Given records:
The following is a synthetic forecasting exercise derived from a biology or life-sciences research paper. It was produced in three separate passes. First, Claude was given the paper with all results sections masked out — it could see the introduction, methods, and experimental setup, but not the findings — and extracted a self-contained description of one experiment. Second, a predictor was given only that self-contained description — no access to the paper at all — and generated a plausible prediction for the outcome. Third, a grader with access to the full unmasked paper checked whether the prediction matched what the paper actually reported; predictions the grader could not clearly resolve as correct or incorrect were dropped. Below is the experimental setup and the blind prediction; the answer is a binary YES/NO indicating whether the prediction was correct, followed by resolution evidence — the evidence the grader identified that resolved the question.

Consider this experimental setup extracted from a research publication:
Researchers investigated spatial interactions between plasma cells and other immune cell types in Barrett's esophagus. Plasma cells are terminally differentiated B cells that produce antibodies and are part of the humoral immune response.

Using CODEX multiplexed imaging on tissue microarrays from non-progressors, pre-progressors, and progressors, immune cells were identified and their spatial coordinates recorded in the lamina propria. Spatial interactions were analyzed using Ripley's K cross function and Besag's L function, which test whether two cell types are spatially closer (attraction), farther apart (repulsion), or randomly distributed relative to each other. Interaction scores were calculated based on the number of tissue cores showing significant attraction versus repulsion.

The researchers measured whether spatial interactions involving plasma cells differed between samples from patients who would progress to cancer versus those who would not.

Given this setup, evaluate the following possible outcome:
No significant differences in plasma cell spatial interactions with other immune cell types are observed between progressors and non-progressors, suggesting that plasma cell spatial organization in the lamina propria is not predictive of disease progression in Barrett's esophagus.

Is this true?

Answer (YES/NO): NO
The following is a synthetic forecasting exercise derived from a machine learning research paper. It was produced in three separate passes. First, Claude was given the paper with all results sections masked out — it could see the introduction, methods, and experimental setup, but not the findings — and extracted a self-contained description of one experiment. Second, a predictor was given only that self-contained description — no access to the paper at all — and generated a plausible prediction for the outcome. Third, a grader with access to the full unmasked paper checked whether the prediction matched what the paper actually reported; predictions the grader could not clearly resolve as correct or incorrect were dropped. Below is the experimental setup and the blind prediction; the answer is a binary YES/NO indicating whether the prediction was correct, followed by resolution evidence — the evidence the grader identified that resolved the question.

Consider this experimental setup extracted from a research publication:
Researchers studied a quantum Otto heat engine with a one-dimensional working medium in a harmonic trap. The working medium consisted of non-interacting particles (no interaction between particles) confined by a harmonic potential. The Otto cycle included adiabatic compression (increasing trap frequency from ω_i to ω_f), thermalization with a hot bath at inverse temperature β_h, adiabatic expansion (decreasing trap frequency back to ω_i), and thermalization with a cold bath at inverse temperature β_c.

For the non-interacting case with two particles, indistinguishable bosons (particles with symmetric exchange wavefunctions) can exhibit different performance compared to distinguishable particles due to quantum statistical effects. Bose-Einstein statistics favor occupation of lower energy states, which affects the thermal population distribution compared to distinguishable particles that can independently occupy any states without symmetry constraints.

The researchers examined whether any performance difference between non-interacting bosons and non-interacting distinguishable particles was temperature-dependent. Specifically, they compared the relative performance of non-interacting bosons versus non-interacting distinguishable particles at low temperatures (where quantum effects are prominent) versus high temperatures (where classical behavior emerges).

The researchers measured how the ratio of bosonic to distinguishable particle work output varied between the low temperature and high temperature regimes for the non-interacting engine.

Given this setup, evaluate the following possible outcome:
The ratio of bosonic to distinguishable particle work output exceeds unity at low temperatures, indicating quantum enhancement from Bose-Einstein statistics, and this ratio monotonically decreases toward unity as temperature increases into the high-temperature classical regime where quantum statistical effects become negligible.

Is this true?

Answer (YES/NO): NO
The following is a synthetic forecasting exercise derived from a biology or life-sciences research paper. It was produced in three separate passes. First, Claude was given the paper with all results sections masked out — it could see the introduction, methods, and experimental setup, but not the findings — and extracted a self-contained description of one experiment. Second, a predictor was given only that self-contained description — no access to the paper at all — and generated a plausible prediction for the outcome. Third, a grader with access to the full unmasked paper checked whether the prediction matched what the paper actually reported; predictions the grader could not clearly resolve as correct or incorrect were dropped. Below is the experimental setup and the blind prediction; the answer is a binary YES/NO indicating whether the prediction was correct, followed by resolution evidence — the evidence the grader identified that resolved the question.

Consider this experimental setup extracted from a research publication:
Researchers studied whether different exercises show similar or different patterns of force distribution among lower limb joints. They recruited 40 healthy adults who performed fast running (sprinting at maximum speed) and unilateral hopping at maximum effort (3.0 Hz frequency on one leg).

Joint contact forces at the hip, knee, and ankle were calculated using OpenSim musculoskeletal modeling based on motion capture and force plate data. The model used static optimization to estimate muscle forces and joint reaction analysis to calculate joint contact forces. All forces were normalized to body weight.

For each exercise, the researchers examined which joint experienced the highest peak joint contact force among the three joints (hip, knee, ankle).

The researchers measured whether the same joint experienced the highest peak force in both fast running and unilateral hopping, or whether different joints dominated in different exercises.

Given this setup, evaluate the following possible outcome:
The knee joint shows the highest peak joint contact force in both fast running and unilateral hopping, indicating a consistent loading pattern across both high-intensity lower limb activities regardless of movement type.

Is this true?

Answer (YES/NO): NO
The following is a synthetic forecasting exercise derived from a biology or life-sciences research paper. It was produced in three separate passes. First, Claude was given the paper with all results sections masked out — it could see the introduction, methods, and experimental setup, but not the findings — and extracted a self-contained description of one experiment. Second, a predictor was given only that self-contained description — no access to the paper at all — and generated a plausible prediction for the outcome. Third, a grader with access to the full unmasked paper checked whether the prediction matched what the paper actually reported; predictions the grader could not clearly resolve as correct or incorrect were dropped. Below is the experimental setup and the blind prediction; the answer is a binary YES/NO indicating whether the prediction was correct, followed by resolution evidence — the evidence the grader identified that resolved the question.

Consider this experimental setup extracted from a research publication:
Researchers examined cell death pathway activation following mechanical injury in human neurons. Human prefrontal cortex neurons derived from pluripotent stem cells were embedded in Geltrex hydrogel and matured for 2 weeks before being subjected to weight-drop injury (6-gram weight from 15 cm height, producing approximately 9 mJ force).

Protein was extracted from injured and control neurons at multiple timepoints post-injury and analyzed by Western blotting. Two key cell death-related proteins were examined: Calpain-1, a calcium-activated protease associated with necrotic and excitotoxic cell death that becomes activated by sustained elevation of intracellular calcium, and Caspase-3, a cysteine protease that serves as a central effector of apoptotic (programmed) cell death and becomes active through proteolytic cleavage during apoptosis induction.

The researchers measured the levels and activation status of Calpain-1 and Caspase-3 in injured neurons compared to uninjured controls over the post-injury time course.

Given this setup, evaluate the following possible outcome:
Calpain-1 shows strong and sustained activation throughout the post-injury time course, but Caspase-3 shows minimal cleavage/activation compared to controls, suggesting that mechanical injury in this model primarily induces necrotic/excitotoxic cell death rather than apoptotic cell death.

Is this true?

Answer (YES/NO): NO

Exercise objective: The expected response is every record, reproduced word for word.

Response area:
The following is a synthetic forecasting exercise derived from a biology or life-sciences research paper. It was produced in three separate passes. First, Claude was given the paper with all results sections masked out — it could see the introduction, methods, and experimental setup, but not the findings — and extracted a self-contained description of one experiment. Second, a predictor was given only that self-contained description — no access to the paper at all — and generated a plausible prediction for the outcome. Third, a grader with access to the full unmasked paper checked whether the prediction matched what the paper actually reported; predictions the grader could not clearly resolve as correct or incorrect were dropped. Below is the experimental setup and the blind prediction; the answer is a binary YES/NO indicating whether the prediction was correct, followed by resolution evidence — the evidence the grader identified that resolved the question.

Consider this experimental setup extracted from a research publication:
Researchers investigated spatial interactions between plasma cells and other immune cell types in Barrett's esophagus. Plasma cells are terminally differentiated B cells that produce antibodies and are part of the humoral immune response.

Using CODEX multiplexed imaging on tissue microarrays from non-progressors, pre-progressors, and progressors, immune cells were identified and their spatial coordinates recorded in the lamina propria. Spatial interactions were analyzed using Ripley's K cross function and Besag's L function, which test whether two cell types are spatially closer (attraction), farther apart (repulsion), or randomly distributed relative to each other. Interaction scores were calculated based on the number of tissue cores showing significant attraction versus repulsion.

The researchers measured whether spatial interactions involving plasma cells differed between samples from patients who would progress to cancer versus those who would not.

Given this setup, evaluate the following possible outcome:
No significant differences in plasma cell spatial interactions with other immune cell types are observed between progressors and non-progressors, suggesting that plasma cell spatial organization in the lamina propria is not predictive of disease progression in Barrett's esophagus.

Is this true?

Answer (YES/NO): NO
The following is a synthetic forecasting exercise derived from a machine learning research paper. It was produced in three separate passes. First, Claude was given the paper with all results sections masked out — it could see the introduction, methods, and experimental setup, but not the findings — and extracted a self-contained description of one experiment. Second, a predictor was given only that self-contained description — no access to the paper at all — and generated a plausible prediction for the outcome. Third, a grader with access to the full unmasked paper checked whether the prediction matched what the paper actually reported; predictions the grader could not clearly resolve as correct or incorrect were dropped. Below is the experimental setup and the blind prediction; the answer is a binary YES/NO indicating whether the prediction was correct, followed by resolution evidence — the evidence the grader identified that resolved the question.

Consider this experimental setup extracted from a research publication:
Researchers studied a quantum Otto heat engine with a one-dimensional working medium in a harmonic trap. The working medium consisted of non-interacting particles (no interaction between particles) confined by a harmonic potential. The Otto cycle included adiabatic compression (increasing trap frequency from ω_i to ω_f), thermalization with a hot bath at inverse temperature β_h, adiabatic expansion (decreasing trap frequency back to ω_i), and thermalization with a cold bath at inverse temperature β_c.

For the non-interacting case with two particles, indistinguishable bosons (particles with symmetric exchange wavefunctions) can exhibit different performance compared to distinguishable particles due to quantum statistical effects. Bose-Einstein statistics favor occupation of lower energy states, which affects the thermal population distribution compared to distinguishable particles that can independently occupy any states without symmetry constraints.

The researchers examined whether any performance difference between non-interacting bosons and non-interacting distinguishable particles was temperature-dependent. Specifically, they compared the relative performance of non-interacting bosons versus non-interacting distinguishable particles at low temperatures (where quantum effects are prominent) versus high temperatures (where classical behavior emerges).

The researchers measured how the ratio of bosonic to distinguishable particle work output varied between the low temperature and high temperature regimes for the non-interacting engine.

Given this setup, evaluate the following possible outcome:
The ratio of bosonic to distinguishable particle work output exceeds unity at low temperatures, indicating quantum enhancement from Bose-Einstein statistics, and this ratio monotonically decreases toward unity as temperature increases into the high-temperature classical regime where quantum statistical effects become negligible.

Is this true?

Answer (YES/NO): NO
The following is a synthetic forecasting exercise derived from a biology or life-sciences research paper. It was produced in three separate passes. First, Claude was given the paper with all results sections masked out — it could see the introduction, methods, and experimental setup, but not the findings — and extracted a self-contained description of one experiment. Second, a predictor was given only that self-contained description — no access to the paper at all — and generated a plausible prediction for the outcome. Third, a grader with access to the full unmasked paper checked whether the prediction matched what the paper actually reported; predictions the grader could not clearly resolve as correct or incorrect were dropped. Below is the experimental setup and the blind prediction; the answer is a binary YES/NO indicating whether the prediction was correct, followed by resolution evidence — the evidence the grader identified that resolved the question.

Consider this experimental setup extracted from a research publication:
Researchers studied whether different exercises show similar or different patterns of force distribution among lower limb joints. They recruited 40 healthy adults who performed fast running (sprinting at maximum speed) and unilateral hopping at maximum effort (3.0 Hz frequency on one leg).

Joint contact forces at the hip, knee, and ankle were calculated using OpenSim musculoskeletal modeling based on motion capture and force plate data. The model used static optimization to estimate muscle forces and joint reaction analysis to calculate joint contact forces. All forces were normalized to body weight.

For each exercise, the researchers examined which joint experienced the highest peak joint contact force among the three joints (hip, knee, ankle).

The researchers measured whether the same joint experienced the highest peak force in both fast running and unilateral hopping, or whether different joints dominated in different exercises.

Given this setup, evaluate the following possible outcome:
The knee joint shows the highest peak joint contact force in both fast running and unilateral hopping, indicating a consistent loading pattern across both high-intensity lower limb activities regardless of movement type.

Is this true?

Answer (YES/NO): NO
The following is a synthetic forecasting exercise derived from a biology or life-sciences research paper. It was produced in three separate passes. First, Claude was given the paper with all results sections masked out — it could see the introduction, methods, and experimental setup, but not the findings — and extracted a self-contained description of one experiment. Second, a predictor was given only that self-contained description — no access to the paper at all — and generated a plausible prediction for the outcome. Third, a grader with access to the full unmasked paper checked whether the prediction matched what the paper actually reported; predictions the grader could not clearly resolve as correct or incorrect were dropped. Below is the experimental setup and the blind prediction; the answer is a binary YES/NO indicating whether the prediction was correct, followed by resolution evidence — the evidence the grader identified that resolved the question.

Consider this experimental setup extracted from a research publication:
Researchers examined cell death pathway activation following mechanical injury in human neurons. Human prefrontal cortex neurons derived from pluripotent stem cells were embedded in Geltrex hydrogel and matured for 2 weeks before being subjected to weight-drop injury (6-gram weight from 15 cm height, producing approximately 9 mJ force).

Protein was extracted from injured and control neurons at multiple timepoints post-injury and analyzed by Western blotting. Two key cell death-related proteins were examined: Calpain-1, a calcium-activated protease associated with necrotic and excitotoxic cell death that becomes activated by sustained elevation of intracellular calcium, and Caspase-3, a cysteine protease that serves as a central effector of apoptotic (programmed) cell death and becomes active through proteolytic cleavage during apoptosis induction.

The researchers measured the levels and activation status of Calpain-1 and Caspase-3 in injured neurons compared to uninjured controls over the post-injury time course.

Given this setup, evaluate the following possible outcome:
Calpain-1 shows strong and sustained activation throughout the post-injury time course, but Caspase-3 shows minimal cleavage/activation compared to controls, suggesting that mechanical injury in this model primarily induces necrotic/excitotoxic cell death rather than apoptotic cell death.

Is this true?

Answer (YES/NO): NO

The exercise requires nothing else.